The acronym SPV refers to Special Purpose Vehicle, which in Spanish is also known as Sociedades de Propósito Especial, and refers to independent entities that are formed to manage the investment in a project or to create a new one.
Although they can be created for different purposes, what characterises them all is the structure or shell they use, which is always similar.
And although it may sound complex, in the following lines you will see that they are actually simpler than they seem. In fact, these companies are very common in crowdfunding and crowdlending investments.
What is an SPV?
It is actually an independent entity or company that can have different purposes, which generally have to do with the development or investment in a project.
To make it easier to understand, imagine a company that wants to create a new, more innovative project and, to do so, instead of doing it within the structure of the main business, it does it in a new independent entity – SPV -. In case the investment does not go well, this economic damage will not have any impact on the core business.
In legal terms, SPVs are distinct companies, operating with their own assets and liabilities and created for a specific purpose.
Thus, they can be used either as an investment vehicle or to create a new company out of a parent company in order to continue its activity, as seen in the example above.
In other words, the SPV is the structure, what is inside can serve a variety of purposes.
The best known uses, as you have already seen, can be to pool investors’ money and use it to invest in a project; or to create a secondary company in case the main one goes bankrupt, or vice versa.
In short, they are independent entities or companies that help, above all, to develop new projects and, more importantly, to minimise risks.
Types of SPV
With what you have seen so far, you have already seen that there are several reasons to create an SPV. Generally, the reasons for setting up an SPV can be divided into three main blocks. Although the structure is the same, the only thing that changes is the purpose of the creation.
On the one hand, there are SPVs that function as an investment vehicle to pool assets from several investors with the intention of investing in a company or launching a project.

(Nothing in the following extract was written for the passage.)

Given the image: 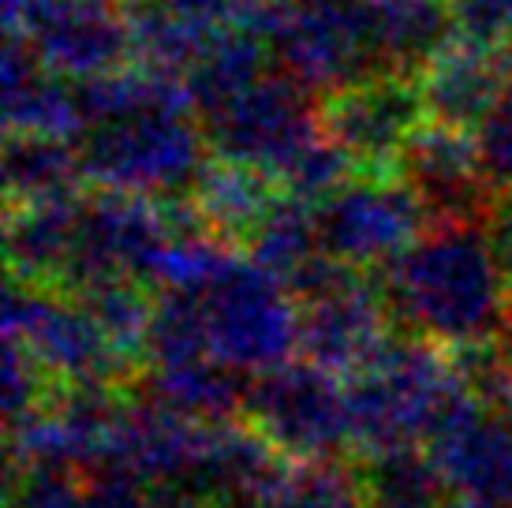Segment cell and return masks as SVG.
Returning <instances> with one entry per match:
<instances>
[{"instance_id":"obj_24","label":"cell","mask_w":512,"mask_h":508,"mask_svg":"<svg viewBox=\"0 0 512 508\" xmlns=\"http://www.w3.org/2000/svg\"><path fill=\"white\" fill-rule=\"evenodd\" d=\"M236 374L240 370L225 367L210 355L187 359V363H169V367H150V396L184 411L191 419H202V423H225L247 400V389Z\"/></svg>"},{"instance_id":"obj_30","label":"cell","mask_w":512,"mask_h":508,"mask_svg":"<svg viewBox=\"0 0 512 508\" xmlns=\"http://www.w3.org/2000/svg\"><path fill=\"white\" fill-rule=\"evenodd\" d=\"M475 154H479L486 180L498 191L512 184V86L475 124Z\"/></svg>"},{"instance_id":"obj_38","label":"cell","mask_w":512,"mask_h":508,"mask_svg":"<svg viewBox=\"0 0 512 508\" xmlns=\"http://www.w3.org/2000/svg\"><path fill=\"white\" fill-rule=\"evenodd\" d=\"M501 202H505V206L512 210V184H509V191H505V198H501Z\"/></svg>"},{"instance_id":"obj_9","label":"cell","mask_w":512,"mask_h":508,"mask_svg":"<svg viewBox=\"0 0 512 508\" xmlns=\"http://www.w3.org/2000/svg\"><path fill=\"white\" fill-rule=\"evenodd\" d=\"M385 288L329 258L318 281L299 296V352L333 374H356L393 340Z\"/></svg>"},{"instance_id":"obj_34","label":"cell","mask_w":512,"mask_h":508,"mask_svg":"<svg viewBox=\"0 0 512 508\" xmlns=\"http://www.w3.org/2000/svg\"><path fill=\"white\" fill-rule=\"evenodd\" d=\"M79 508H150V497L128 471H109L105 479L90 482Z\"/></svg>"},{"instance_id":"obj_6","label":"cell","mask_w":512,"mask_h":508,"mask_svg":"<svg viewBox=\"0 0 512 508\" xmlns=\"http://www.w3.org/2000/svg\"><path fill=\"white\" fill-rule=\"evenodd\" d=\"M314 210L322 251L352 269H385L423 236L430 217L400 172H359Z\"/></svg>"},{"instance_id":"obj_28","label":"cell","mask_w":512,"mask_h":508,"mask_svg":"<svg viewBox=\"0 0 512 508\" xmlns=\"http://www.w3.org/2000/svg\"><path fill=\"white\" fill-rule=\"evenodd\" d=\"M352 169H356V161L344 154L326 131H318L311 142H303V150L285 169L277 172V187H285L288 195L307 198V202H322L344 180H352Z\"/></svg>"},{"instance_id":"obj_4","label":"cell","mask_w":512,"mask_h":508,"mask_svg":"<svg viewBox=\"0 0 512 508\" xmlns=\"http://www.w3.org/2000/svg\"><path fill=\"white\" fill-rule=\"evenodd\" d=\"M206 352L247 374H266L299 348V303L281 277L232 258L214 281L191 288Z\"/></svg>"},{"instance_id":"obj_11","label":"cell","mask_w":512,"mask_h":508,"mask_svg":"<svg viewBox=\"0 0 512 508\" xmlns=\"http://www.w3.org/2000/svg\"><path fill=\"white\" fill-rule=\"evenodd\" d=\"M172 236V210H161L154 198L105 191L83 198L75 228L72 262L60 292H86L113 281H143L154 254Z\"/></svg>"},{"instance_id":"obj_5","label":"cell","mask_w":512,"mask_h":508,"mask_svg":"<svg viewBox=\"0 0 512 508\" xmlns=\"http://www.w3.org/2000/svg\"><path fill=\"white\" fill-rule=\"evenodd\" d=\"M206 131L187 109H150L86 127L83 169L105 191L139 198H180L195 191L206 169Z\"/></svg>"},{"instance_id":"obj_33","label":"cell","mask_w":512,"mask_h":508,"mask_svg":"<svg viewBox=\"0 0 512 508\" xmlns=\"http://www.w3.org/2000/svg\"><path fill=\"white\" fill-rule=\"evenodd\" d=\"M161 4L172 8L176 15L191 19V23L221 30V27H243L247 15L255 12L258 0H161Z\"/></svg>"},{"instance_id":"obj_10","label":"cell","mask_w":512,"mask_h":508,"mask_svg":"<svg viewBox=\"0 0 512 508\" xmlns=\"http://www.w3.org/2000/svg\"><path fill=\"white\" fill-rule=\"evenodd\" d=\"M202 131L221 161L251 165L277 180V172L303 150V142H311L322 131V120L311 90H303L285 71H266L258 83L240 90L221 109L206 113Z\"/></svg>"},{"instance_id":"obj_21","label":"cell","mask_w":512,"mask_h":508,"mask_svg":"<svg viewBox=\"0 0 512 508\" xmlns=\"http://www.w3.org/2000/svg\"><path fill=\"white\" fill-rule=\"evenodd\" d=\"M251 262L270 269L288 288H296L311 273L326 251H322V232H318V210H311L307 198L277 195L273 206L262 213L255 232L247 236Z\"/></svg>"},{"instance_id":"obj_19","label":"cell","mask_w":512,"mask_h":508,"mask_svg":"<svg viewBox=\"0 0 512 508\" xmlns=\"http://www.w3.org/2000/svg\"><path fill=\"white\" fill-rule=\"evenodd\" d=\"M83 198H57V202H34L12 206L8 217V262L15 281L60 288L68 262H72L75 228H79Z\"/></svg>"},{"instance_id":"obj_8","label":"cell","mask_w":512,"mask_h":508,"mask_svg":"<svg viewBox=\"0 0 512 508\" xmlns=\"http://www.w3.org/2000/svg\"><path fill=\"white\" fill-rule=\"evenodd\" d=\"M4 337L19 340L60 385H109L128 370L83 299L60 288L12 281L4 303Z\"/></svg>"},{"instance_id":"obj_23","label":"cell","mask_w":512,"mask_h":508,"mask_svg":"<svg viewBox=\"0 0 512 508\" xmlns=\"http://www.w3.org/2000/svg\"><path fill=\"white\" fill-rule=\"evenodd\" d=\"M86 176L83 154H75L68 139L45 135H8L4 150V187L12 206L57 202L79 195V180Z\"/></svg>"},{"instance_id":"obj_22","label":"cell","mask_w":512,"mask_h":508,"mask_svg":"<svg viewBox=\"0 0 512 508\" xmlns=\"http://www.w3.org/2000/svg\"><path fill=\"white\" fill-rule=\"evenodd\" d=\"M266 38L247 27H221L184 75L191 109L202 116L221 109L240 90L266 75Z\"/></svg>"},{"instance_id":"obj_32","label":"cell","mask_w":512,"mask_h":508,"mask_svg":"<svg viewBox=\"0 0 512 508\" xmlns=\"http://www.w3.org/2000/svg\"><path fill=\"white\" fill-rule=\"evenodd\" d=\"M64 471L68 467L27 464V475L15 486L12 508H79L83 494H75V486Z\"/></svg>"},{"instance_id":"obj_27","label":"cell","mask_w":512,"mask_h":508,"mask_svg":"<svg viewBox=\"0 0 512 508\" xmlns=\"http://www.w3.org/2000/svg\"><path fill=\"white\" fill-rule=\"evenodd\" d=\"M75 299H83L86 311L94 314V322L101 325V333L109 337V344L116 348V355L135 367L146 355L150 344V325H154L157 299L146 296L143 281H113L86 288Z\"/></svg>"},{"instance_id":"obj_1","label":"cell","mask_w":512,"mask_h":508,"mask_svg":"<svg viewBox=\"0 0 512 508\" xmlns=\"http://www.w3.org/2000/svg\"><path fill=\"white\" fill-rule=\"evenodd\" d=\"M483 221H434L408 251L389 262L385 296L419 337L456 352H479L498 337L509 307L501 269Z\"/></svg>"},{"instance_id":"obj_13","label":"cell","mask_w":512,"mask_h":508,"mask_svg":"<svg viewBox=\"0 0 512 508\" xmlns=\"http://www.w3.org/2000/svg\"><path fill=\"white\" fill-rule=\"evenodd\" d=\"M19 34L34 45L45 68L75 83L109 75L135 53L131 19L120 15L116 0H42Z\"/></svg>"},{"instance_id":"obj_7","label":"cell","mask_w":512,"mask_h":508,"mask_svg":"<svg viewBox=\"0 0 512 508\" xmlns=\"http://www.w3.org/2000/svg\"><path fill=\"white\" fill-rule=\"evenodd\" d=\"M243 411L277 452L299 460H329L352 441L348 393L333 381V370L318 363H281L258 374L247 389Z\"/></svg>"},{"instance_id":"obj_29","label":"cell","mask_w":512,"mask_h":508,"mask_svg":"<svg viewBox=\"0 0 512 508\" xmlns=\"http://www.w3.org/2000/svg\"><path fill=\"white\" fill-rule=\"evenodd\" d=\"M266 508H359V494L344 471L314 460L296 475H281L273 482Z\"/></svg>"},{"instance_id":"obj_20","label":"cell","mask_w":512,"mask_h":508,"mask_svg":"<svg viewBox=\"0 0 512 508\" xmlns=\"http://www.w3.org/2000/svg\"><path fill=\"white\" fill-rule=\"evenodd\" d=\"M273 187H277V180L270 172L217 157L214 165L206 161L199 184L191 191V206L214 236L247 243V236L262 221V213L270 210L273 198H277Z\"/></svg>"},{"instance_id":"obj_17","label":"cell","mask_w":512,"mask_h":508,"mask_svg":"<svg viewBox=\"0 0 512 508\" xmlns=\"http://www.w3.org/2000/svg\"><path fill=\"white\" fill-rule=\"evenodd\" d=\"M4 124L8 135H86L79 90L64 83V75L45 68V60L23 34H8L4 45Z\"/></svg>"},{"instance_id":"obj_12","label":"cell","mask_w":512,"mask_h":508,"mask_svg":"<svg viewBox=\"0 0 512 508\" xmlns=\"http://www.w3.org/2000/svg\"><path fill=\"white\" fill-rule=\"evenodd\" d=\"M318 120L329 139L356 161L359 172H397L400 150L427 124V105L419 79L374 71L326 94L318 105Z\"/></svg>"},{"instance_id":"obj_37","label":"cell","mask_w":512,"mask_h":508,"mask_svg":"<svg viewBox=\"0 0 512 508\" xmlns=\"http://www.w3.org/2000/svg\"><path fill=\"white\" fill-rule=\"evenodd\" d=\"M441 508H490V505H483V501H475V497H464L460 505H441Z\"/></svg>"},{"instance_id":"obj_16","label":"cell","mask_w":512,"mask_h":508,"mask_svg":"<svg viewBox=\"0 0 512 508\" xmlns=\"http://www.w3.org/2000/svg\"><path fill=\"white\" fill-rule=\"evenodd\" d=\"M512 86V49H486V45H449L430 60L419 75L427 120L445 127L479 124L498 98Z\"/></svg>"},{"instance_id":"obj_36","label":"cell","mask_w":512,"mask_h":508,"mask_svg":"<svg viewBox=\"0 0 512 508\" xmlns=\"http://www.w3.org/2000/svg\"><path fill=\"white\" fill-rule=\"evenodd\" d=\"M498 352L512 367V296H509V307H505V318H501V329H498Z\"/></svg>"},{"instance_id":"obj_3","label":"cell","mask_w":512,"mask_h":508,"mask_svg":"<svg viewBox=\"0 0 512 508\" xmlns=\"http://www.w3.org/2000/svg\"><path fill=\"white\" fill-rule=\"evenodd\" d=\"M243 27L262 34L281 71L314 98L382 71L367 0H258Z\"/></svg>"},{"instance_id":"obj_2","label":"cell","mask_w":512,"mask_h":508,"mask_svg":"<svg viewBox=\"0 0 512 508\" xmlns=\"http://www.w3.org/2000/svg\"><path fill=\"white\" fill-rule=\"evenodd\" d=\"M468 381L434 340L393 337L367 367L352 374L348 411L352 441L378 456L389 449H412L468 404Z\"/></svg>"},{"instance_id":"obj_14","label":"cell","mask_w":512,"mask_h":508,"mask_svg":"<svg viewBox=\"0 0 512 508\" xmlns=\"http://www.w3.org/2000/svg\"><path fill=\"white\" fill-rule=\"evenodd\" d=\"M397 172L408 180L434 221H483L494 213L498 187L486 180L475 139L460 127L427 124L415 131L397 157Z\"/></svg>"},{"instance_id":"obj_26","label":"cell","mask_w":512,"mask_h":508,"mask_svg":"<svg viewBox=\"0 0 512 508\" xmlns=\"http://www.w3.org/2000/svg\"><path fill=\"white\" fill-rule=\"evenodd\" d=\"M445 471L434 456L419 449H389L370 456L367 494L374 508H441L445 505Z\"/></svg>"},{"instance_id":"obj_25","label":"cell","mask_w":512,"mask_h":508,"mask_svg":"<svg viewBox=\"0 0 512 508\" xmlns=\"http://www.w3.org/2000/svg\"><path fill=\"white\" fill-rule=\"evenodd\" d=\"M128 19L131 45H135V57L143 60V68L176 75V79L191 71V64L202 57V49L217 34V30L202 27V23H191L184 15H176L161 0H135Z\"/></svg>"},{"instance_id":"obj_18","label":"cell","mask_w":512,"mask_h":508,"mask_svg":"<svg viewBox=\"0 0 512 508\" xmlns=\"http://www.w3.org/2000/svg\"><path fill=\"white\" fill-rule=\"evenodd\" d=\"M378 68L419 79L453 45L449 0H367Z\"/></svg>"},{"instance_id":"obj_15","label":"cell","mask_w":512,"mask_h":508,"mask_svg":"<svg viewBox=\"0 0 512 508\" xmlns=\"http://www.w3.org/2000/svg\"><path fill=\"white\" fill-rule=\"evenodd\" d=\"M449 486L490 508H512V415L468 400L434 438Z\"/></svg>"},{"instance_id":"obj_35","label":"cell","mask_w":512,"mask_h":508,"mask_svg":"<svg viewBox=\"0 0 512 508\" xmlns=\"http://www.w3.org/2000/svg\"><path fill=\"white\" fill-rule=\"evenodd\" d=\"M38 4L42 0H4V27L12 30V34H19V30L27 27V19L34 15Z\"/></svg>"},{"instance_id":"obj_31","label":"cell","mask_w":512,"mask_h":508,"mask_svg":"<svg viewBox=\"0 0 512 508\" xmlns=\"http://www.w3.org/2000/svg\"><path fill=\"white\" fill-rule=\"evenodd\" d=\"M460 42L509 49L512 45V0H449Z\"/></svg>"}]
</instances>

They differ from other types of investment vehicles, such as funds or SICAVs, because these SPVs generally invest in a single project.

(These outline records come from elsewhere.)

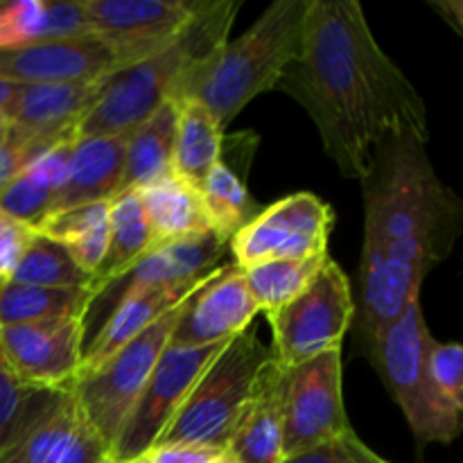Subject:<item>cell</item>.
<instances>
[{
    "label": "cell",
    "instance_id": "cell-14",
    "mask_svg": "<svg viewBox=\"0 0 463 463\" xmlns=\"http://www.w3.org/2000/svg\"><path fill=\"white\" fill-rule=\"evenodd\" d=\"M109 448L81 414L71 389L48 392L0 450V463H98Z\"/></svg>",
    "mask_w": 463,
    "mask_h": 463
},
{
    "label": "cell",
    "instance_id": "cell-42",
    "mask_svg": "<svg viewBox=\"0 0 463 463\" xmlns=\"http://www.w3.org/2000/svg\"><path fill=\"white\" fill-rule=\"evenodd\" d=\"M125 463H152V461H149V457H147V455H143V457H136V459L125 461Z\"/></svg>",
    "mask_w": 463,
    "mask_h": 463
},
{
    "label": "cell",
    "instance_id": "cell-35",
    "mask_svg": "<svg viewBox=\"0 0 463 463\" xmlns=\"http://www.w3.org/2000/svg\"><path fill=\"white\" fill-rule=\"evenodd\" d=\"M280 463H384V459L357 437L355 430H348L310 450L285 457Z\"/></svg>",
    "mask_w": 463,
    "mask_h": 463
},
{
    "label": "cell",
    "instance_id": "cell-29",
    "mask_svg": "<svg viewBox=\"0 0 463 463\" xmlns=\"http://www.w3.org/2000/svg\"><path fill=\"white\" fill-rule=\"evenodd\" d=\"M326 258L328 253H317V256L307 258H280V260L258 262V265L242 269L244 283H247L258 310L269 317L288 306L315 279L317 271L324 267Z\"/></svg>",
    "mask_w": 463,
    "mask_h": 463
},
{
    "label": "cell",
    "instance_id": "cell-40",
    "mask_svg": "<svg viewBox=\"0 0 463 463\" xmlns=\"http://www.w3.org/2000/svg\"><path fill=\"white\" fill-rule=\"evenodd\" d=\"M432 7L441 14L448 25H452L457 34H463V5L459 0H439V3H432Z\"/></svg>",
    "mask_w": 463,
    "mask_h": 463
},
{
    "label": "cell",
    "instance_id": "cell-25",
    "mask_svg": "<svg viewBox=\"0 0 463 463\" xmlns=\"http://www.w3.org/2000/svg\"><path fill=\"white\" fill-rule=\"evenodd\" d=\"M176 104H179V118H176L172 172L199 190L203 179L220 163L224 152V129L202 104L193 99H176Z\"/></svg>",
    "mask_w": 463,
    "mask_h": 463
},
{
    "label": "cell",
    "instance_id": "cell-46",
    "mask_svg": "<svg viewBox=\"0 0 463 463\" xmlns=\"http://www.w3.org/2000/svg\"><path fill=\"white\" fill-rule=\"evenodd\" d=\"M384 463H389V461H384Z\"/></svg>",
    "mask_w": 463,
    "mask_h": 463
},
{
    "label": "cell",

To see this with an example, imagine a group of investors who want to launch a new company that is developing a new application focused on nutrition and healthy habits.
To separate this company from others they may have and minimise potential risks, they can do so through an SPV. This example also applies if, instead of developing it, they want to invest in or buy the existing company.
Many investment platforms use SPVs as a way to invest in the different projects they propose to their clients.
Secondly, there are SPVs that are created as independent companies from a parent company. Thus, this new company has its own legal personality, which allows it to separate financial risks. This can be common, if a business decides to create an independent subsidiary that does not interfere with the accounts of the parent company.
Finally, they can also be common as a result of collaboration. For example, two companies that believe that they can bring a common project to fruition, may opt for the SPV formula to create an independent business in which they share control, but limit the risks and take it out of their core business.
This could be the case of a joint real estate investment by a crowdfunding platform with a developer.
Investor SPVs
In Spain, investing Special Purpose Vehicles (SPVs) have the same objective: to channel investors’ money to manage or invest in a project, as discussed in the previous section.
They are most frequently used to finance real estate, renewable energy or new technology projects. However, it is also common in crowdfunding or crowdlending.
Investment platforms that work as crowdfunding have their raison d’être in that, if the project goes badly, it remains isolated from the rest of the projects. This is because each of them works independently to minimise the risks of an investment.
SPVs and real estate crowdfunding
In the case of real estate crowdfunding, to which all types of investors now have access to benefit from this alternative market, SPVs are an essential instrument. Thus, the lead company creates an SPV for each real estate project in which it is going to buy, refurbish, rent or sell a property. If one goes wrong, it does not affect the other projects.
Therefore, in the event that an investor is invested in different real estate projects, if these are done through different SPVs, what is achieved is to minimise the risks so as not to create a domino effect that could drag down the rest.